The Minister of Labor said that the company would have a month to pay us. In the same week, the company took out all of the materials from the factory. The owner had another maquila set up north of San Salvador. He completely closed the factory. On May 11, we stopped our work and took control of the factory. We were 14 women and one man. We divided into two groups. One went to the gates of the factory. The other went to the offices and began to demonstrate there. We were few people but very courageous. The police came. We said we are the ones who work this factory we decide who comes and leaves and at this moment nobody leaves. The police began to shake and said OK you run the factory just give me the key. 

We did everything so quickly and we took hold of the locks and we said to the women “Come and unite with us this man is trying to close the factory and has not complied with the agreement.” At this moment there was a big group of women – 64 women and seven men. The police came to kick us out and they accused us of taking private property. But we took the locks and put them in our pockets so they couldn’t see them. They said we were guerrillas and we kept screaming “We want them to pay us.” 

They went into their offices. There was a group that didn’t support us that told the police to take us out of there. We spoke to the police and said we haven’t done anything and there were no locks to begin with and what would you do if your children had nothing to eat. He finally left. We said to the owner “From this moment we are on strike and we are not going to work until you pay us.”

For a month, we cooked there, slept on the floor and had a committee to find resources. After a month the company asked for certification of the strike as a legal strike.
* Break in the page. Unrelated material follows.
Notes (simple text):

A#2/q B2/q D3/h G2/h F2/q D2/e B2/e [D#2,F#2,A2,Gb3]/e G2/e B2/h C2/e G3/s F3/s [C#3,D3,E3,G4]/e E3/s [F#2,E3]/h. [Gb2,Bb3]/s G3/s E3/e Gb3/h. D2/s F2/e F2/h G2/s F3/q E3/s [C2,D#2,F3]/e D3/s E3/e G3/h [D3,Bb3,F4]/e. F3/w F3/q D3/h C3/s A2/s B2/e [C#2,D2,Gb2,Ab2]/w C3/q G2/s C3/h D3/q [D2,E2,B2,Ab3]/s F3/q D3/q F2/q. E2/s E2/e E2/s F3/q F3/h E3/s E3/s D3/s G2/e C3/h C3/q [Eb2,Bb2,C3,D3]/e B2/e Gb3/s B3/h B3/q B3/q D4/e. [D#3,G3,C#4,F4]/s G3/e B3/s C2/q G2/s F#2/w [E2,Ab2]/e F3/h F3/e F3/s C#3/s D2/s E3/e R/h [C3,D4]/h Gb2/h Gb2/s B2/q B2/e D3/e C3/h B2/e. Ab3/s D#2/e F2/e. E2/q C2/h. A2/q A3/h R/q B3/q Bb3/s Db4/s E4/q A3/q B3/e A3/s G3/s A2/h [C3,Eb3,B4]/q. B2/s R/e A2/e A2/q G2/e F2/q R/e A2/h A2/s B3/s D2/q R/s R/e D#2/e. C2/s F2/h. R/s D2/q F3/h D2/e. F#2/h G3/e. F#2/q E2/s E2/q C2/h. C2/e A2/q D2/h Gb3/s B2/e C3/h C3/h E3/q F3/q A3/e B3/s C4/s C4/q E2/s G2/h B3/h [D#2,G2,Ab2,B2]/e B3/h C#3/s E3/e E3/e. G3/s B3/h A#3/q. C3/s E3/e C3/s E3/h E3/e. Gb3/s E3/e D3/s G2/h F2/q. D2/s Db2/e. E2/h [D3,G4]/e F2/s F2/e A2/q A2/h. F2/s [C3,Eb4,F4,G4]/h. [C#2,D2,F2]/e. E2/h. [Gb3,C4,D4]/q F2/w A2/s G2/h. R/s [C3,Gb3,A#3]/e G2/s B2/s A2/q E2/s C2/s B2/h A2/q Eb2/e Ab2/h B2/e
The government ruled that the strike was not legal and ordered us back to work on June 19. We had to leave. We couldn’t risk going to jail for violating the order. They kicked us out but we stayed out on the street in front of the factory for five months. The owner hired a woman to follow us every day. FENASTRAS was saying that you already negotiated with the company. At first it didn’t matter, we were out on the streets making a huge ruckus. But we couldn’t get the press to cover us. From there, we started to look for other organizations and that is how we found the STS. 

We met a friend who was a journalist who helped us write letters to different social organizations and unions. That is how we found out about different organizations. They invited us to participate in the closing of a street in front of the Minister of Labor. There were 15 of us. We were there screaming “Minister of Labor – we are starving in the streets and you caused us to be starving in the street.” We saw a woman with green eyes. We came up to her and said “Are you here helping us?” She said “Why are you protesting?” We said “Because the Department of Labor doesn’t do anything for the workers.”  She was interested and went to look at the protest in front of the factory She asked a lot of questions about the brands we made. She came back with two compañeros – two real big guys. They did a whole video of us. They took us to eat at Mr. Donut which was nice because we hadn’t eaten for days. They said they were going to take our demands to Adidas which was really responsible.

They gave us $125 for food but asked for a receipt to show that we received the money. We asked what organizations they were with and they said Christian Romero in Germany and we said so you are not gringos. We felt a lot of fear because of the repression we had been through. When they asked us to sign the receipt, I thought “What if the owner had sent them to mess with us. We talked to them again on the phone and they said that Lauren from the Workers Rights Consortium was coming. This was the way our struggle moved to an international way. We continued marching in the streets but also had started judicial procedures.  The Germans helped us take the campaign internationally.